> **SOURCE EXTRACT**

Segment Open

# Char Grill Gravity 980 Issues



## DamonGay (Feb 13, 2022)

I recently purchased a Gravity 980 and completed the initial burn. While trying to grill some meat today I can barely get the grill to reach 300 degrees. It is cold and windy outside but I need some tips to get my temp at the desired setting.


----------



## 912smoker (Feb 13, 2022)

Not sure with a 980 as I have the Masterbuilt 1050. But it sounds like it's a switch issue. Try working the switches for 30 seconds or so manually to clear any debris that may be in there.

Keith


----------



## negolien (Feb 13, 2022)

i don't have that model but my Mastebuilt gravity won't spin up full if the lids or doors aren't fully closed


----------



## 912smoker (Feb 13, 2022)

DamonGay said:


> I recently purchased a Gravity 980 and completed the initial burn. While trying to grill some meat today I can barely get the grill to reach 300 degrees. It is cold and windy outside but I need some tips to get my temp at the desired setting.


And is the fan cycling off? Are you getting any error codes ?

Keith


----------



## RCAlan (Feb 14, 2022)

DamonGay said:


> I recently purchased a Gravity 980 and completed the initial burn. While trying to grill some meat today I can barely get the grill to reach 300 degrees. It is cold and windy outside but I need some tips to get my temp at the desired setting.


Questions and info for the original poster..  These are very important questions that will have an effect on how your CG 980 GF will light and operate…  How did you light the charcoals in the charcoal hopper?  Did you light it from the bottom using a charcoal starter or did you use a chimney starter and poured the lit charcoals in from the top?  What type and brand of charcoal did you use?  What was the climate temperature that day?  Did you remember to open the Ash Bin fan door from the bottom, when you first turned your smoker on?  Did you remove the metal Fire Shutter from the charcoal hopper prior to starting your smoker?  Did you remover/vacuum out any old ash from your prior cooks from the ash bin and charcoal hopper.  The opening from the charcoal hopper, to the cooking chamber can collect a lot of ash and is commonly missed when cleaning the smoker.  1.   If your smoker is not coming up to temp, you have to ensure that the charcoals are completely lit at the bottom of the hopper and that the ash bin fan is running.  I use a chimney starter and pour in two loads of completely lit white ashed charcoal into the charcoal hopper.  I’ve never had a problem starting my smoker that way and my smoker is ready to bbq in just a few minutes.  2.  If the ash bin fan latch door is not open prior to turning your smoker on, the fire will die out and that’s the same with the charcoal hopper metal fire shutter as well.  Always make sure that the ash bin fan door is open and the charcoal hopper fire shutter is removed prior to turning your smoker on.  3.  The type and brand of charcoal being used can have an effect on the fire and smoke your smoker will produce.  If possible, always start your bbqs with fresh charcoals.  FYI.  Some bargain brand charcoals are garbage and have hard time staying lit.  4.  On a freezing, windy day, you may want to keep your smoker out of the draft of the wind if possible and for added insulation, use a welder’s blanket over the cooking chamber to help keep the heat from escaping from your smoker.  Answer those questions and give the tips a shot..  Good luck



__________________

Char-Griller 980 GF… Pellet Pro Austin XL and a few more mods... In SoCal and Always... Semper Fi


----------



## fxsales1959 (Feb 14, 2022)

Segment Closed

> **WHAT TO WORK ON**
**1)** In the grill thread, what does RCAlan recommend placing over the cooking chamber for added insulation on a freezing, windy day?
**2)** Duplicate the passage from the grill thread starting with "## DamonGay (Feb" and going on through "be in there.".

(Saved data entries)
Segment Open

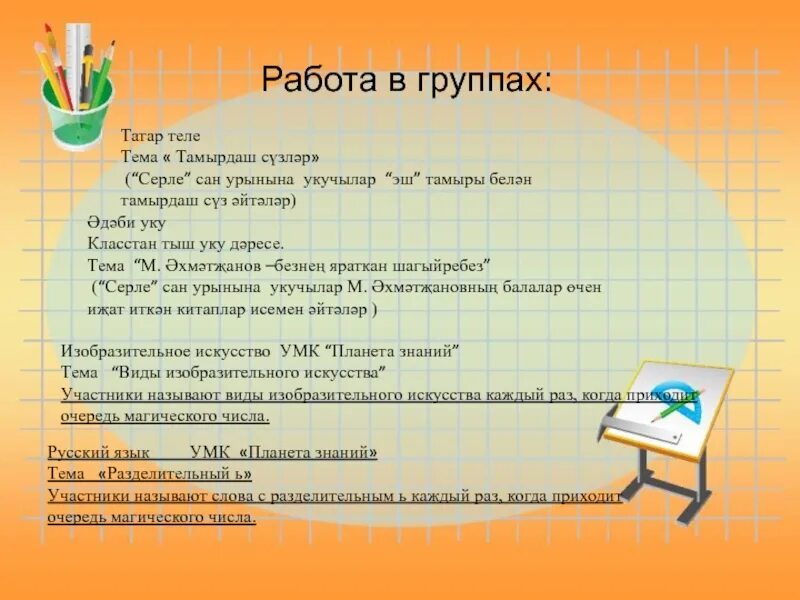 Работа в группах:

Татар теле
Тема « Тамырдаш сүзләр»
(“Серле” сан урынына укучылар “эш” тамыры белән тамырдаш сүз әйтәләр)

Әдәби уку
Класстан тыш уку дәресе.
Тема “М. Әхмәтҗанов –безнең яраткан шагыйребез”
(“Серле” сан урынына укучылар М. Әхмәтҗановның балалар өчен иҗат иткән китаплар исемен әйтәләр )

Изобразительное искусство УМК “Планета знаний”
Тема “Виды изобразительного искусства”
Участники называют виды изобразительного искусства каждый раз, когда приходит очередь магического числа.

Русский язык УМК «Планета знаний»
Тема «Разделительный ь»
Участники называют слова с разделительным ь каждый раз, когда приходит очередь магического числа.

Segment Closed

> **REPLIES**
**1)** A welder's blanket.

**2)**
## DamonGay (Feb 13, 2022)

I recently purchased a Gravity 980 and completed the initial burn. While trying to grill some meat today I can barely get the grill to reach 300 degrees. It is cold and windy outside but I need some tips to get my temp at the desired setting.


----------



## 912smoker (Feb 13, 2022)

Not sure with a 980 as I have the Masterbuilt 1050. But it sounds like it's a switch issue. Try working the switches for 30 seconds or so manually to clear any debris that may be in there.